J’ai également apporté mon travail à la communauté ici à Dubuisson entre juillet et septembre de l’année dernière pour construire quelques structures qui rendront les futures inondations moins graves, et cet argent m’a beaucoup aidé.

“La terre de Limonade est fertile et nous recevons beaucoup de pluie, mais nous avons toujours trouvé difficile d’arroser nos cultures de manière constante. Nous avons travaillé avec le PAM pour creuser des canaux d’irrigation à travers les terres de notre association de 200 agriculteurs et nous pouvons maintenant pomper l’eau pour faire pousser un large éventail de nouvelles cultures, notamment des aubergines, des choux, des épinards, des oignons de printemps et des betteraves. Je peux à nouveau manger de la salade de betteraves le dimanche, une coutume locale que j’apprécie.

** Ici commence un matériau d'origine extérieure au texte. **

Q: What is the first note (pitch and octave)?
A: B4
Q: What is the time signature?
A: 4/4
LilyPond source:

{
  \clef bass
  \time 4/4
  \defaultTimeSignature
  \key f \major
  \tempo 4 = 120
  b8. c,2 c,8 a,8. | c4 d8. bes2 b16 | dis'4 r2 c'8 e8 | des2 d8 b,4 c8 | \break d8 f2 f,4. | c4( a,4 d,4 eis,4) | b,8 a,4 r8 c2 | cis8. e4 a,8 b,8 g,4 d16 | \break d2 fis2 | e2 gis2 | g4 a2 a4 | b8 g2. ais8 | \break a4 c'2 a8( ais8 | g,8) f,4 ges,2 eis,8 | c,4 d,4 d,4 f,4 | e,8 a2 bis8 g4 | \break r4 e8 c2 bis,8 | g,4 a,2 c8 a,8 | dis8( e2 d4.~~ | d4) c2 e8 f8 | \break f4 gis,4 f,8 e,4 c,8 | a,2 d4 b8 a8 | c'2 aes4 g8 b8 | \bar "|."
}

Avant l’irrigation, en cas de sécheresse, nous ne faisions qu’un seul repas par jour, mais maintenant nous pouvons manger trois fois par jour et vendre de la nourriture pour subvenir aux besoins de nos familles.

Je suis fier d’être agriculteur, c’est ma vie, c’est une bonne vie. Mes enfants perpétueront la tradition agricole qui est forte dans cette région.